*Required actions*.
a) Summarize the passage on CeCe's case and the meaning of justice in two sentences.
b) Carry on with the passage on CeCe's case and the meaning of justice, starting after its final sentence.

# Start of Document

In the court of law, the critical piece of this story is about establishing how the scissors ended up lodged in the chest of Dean Schmitz. Was it intentional? Was it intentional and in self-defense? Was it unintentional? Each of these degrees of intention was associated with a different punishment, a different legal construct.  The fact that there are so many critical pieces of the story, that with each detail that is added to the story, new possibilities and truths are revealed, is left functionally ignored in a traditional court of law.

In the eyes of the law, CeCe’s story must adhere to the structures upon which it has been founded, but in the adhering to these structures, so much of this story are made invisible.  CeCe has been incarcerated since June 2011 and is currently awaiting sentencing because of this system, because we in this system are compelled to harmonize the messiness of violent actions with our legal structures, seeking those responsible, seeking to exact retribution.

Jacob’s dream, where truth is valued over coherent systems of meaning, challenges us to imagine a system of justice that privileges truth telling and the making visible the context of violence.  A system of justice that privileges healing over punishment, transformation over blame, and takes into account the legacy of violence against people of color, women, queerness — the legitimization of violence against all those socially construed as non-normative.  The quest for justice would be woven through with the willingness to collide with the truth of violence the way Jacob collided with that certain place.

This collision might make many things possible.  In the welcoming in the complexities of situations, of the collision with the truth that our actions are bound up with inherited trauma, internalized oppression and the impact of social structures, our understandings of seeking justice would be transformed.

# End of Document
# Start of Source material

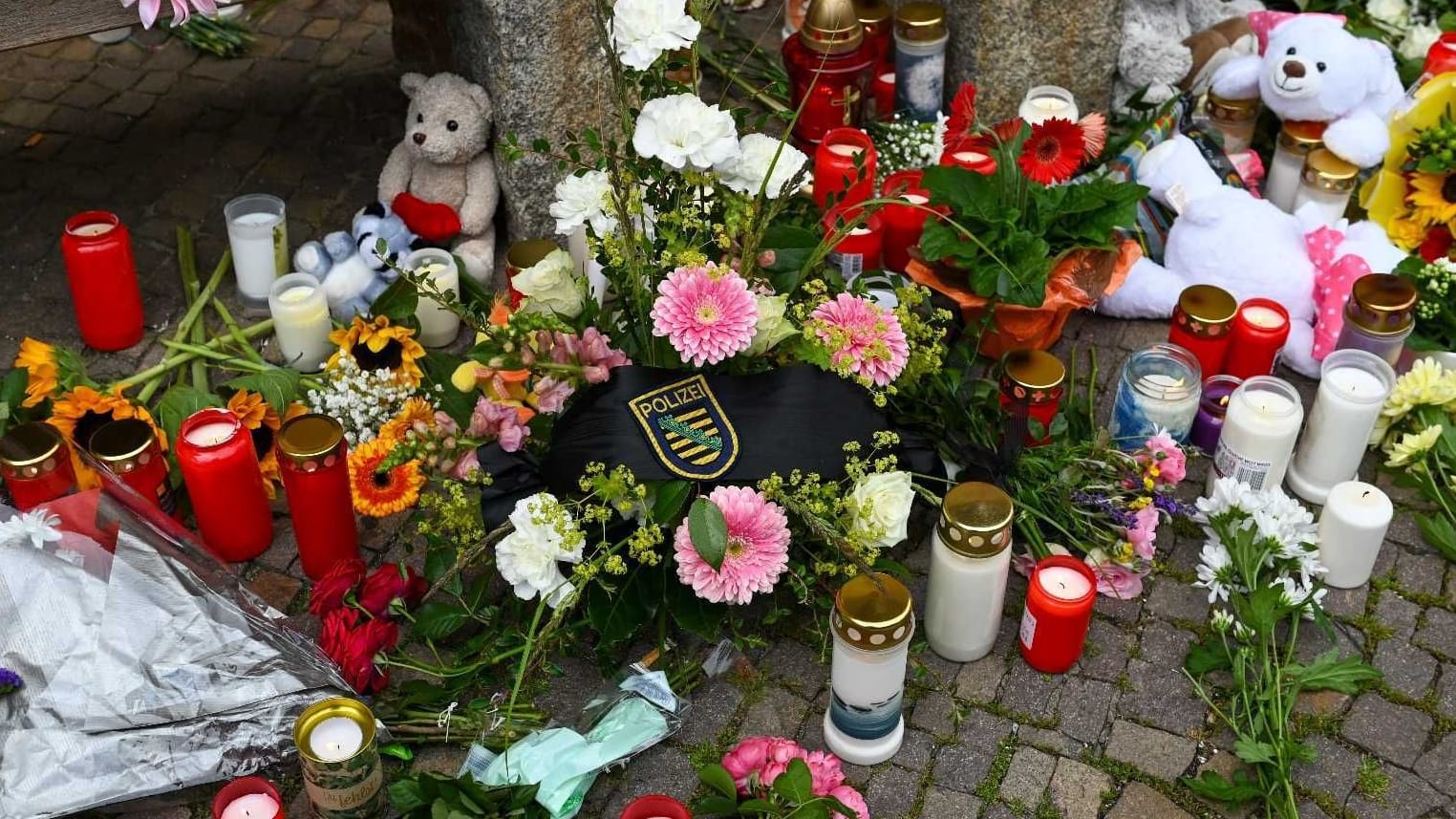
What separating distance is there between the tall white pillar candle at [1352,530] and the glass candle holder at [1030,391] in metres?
0.66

# End of Source material

*Responses per task*.
a) A traditional court focuses on how the scissors ended up lodged in Dean Schmitz's chest and on the degree of intention, each tied to a different punishment, while it functionally ignores the many details that reveal new possibilities and truths; under this system CeCe has been incarcerated since June 2011 and is awaiting sentencing. Drawing on Jacob's dream, the passage calls for a justice that privileges truth telling, healing over punishment and transformation over blame, and that takes into account the legacy of violence against people of color, women and queerness.

b)
CeCe’s story is a particular story, a story of one woman living in a society with a long legacy of violence against women, violence against people of color, violence against queers, who fought back when confronted with hate speech.  CeCe has, in a sense, been punished for surviving that night in Minneapolis.  Jailing CeCe does not create justice, as we cannot build a prison for the hate, ignorance and violence that makes a night like the one that CeCe survived last June possible

CeCe’s story is a vertical protrusion, a protrusion of resistance and grief and injustice, emerging out of the horizontal smoothness of our society’s narrative. What if we, individuals who buy-in every day to the legal narrative of this nation, who integrate ourselves into the social and legal fabric of our communities, were to collide with CeCe’s story?  What possibilities and new paradigms of justice would we discover by the next morning’s light?

To find out more and to support CeCe, please visit CeCe’s solidarity website.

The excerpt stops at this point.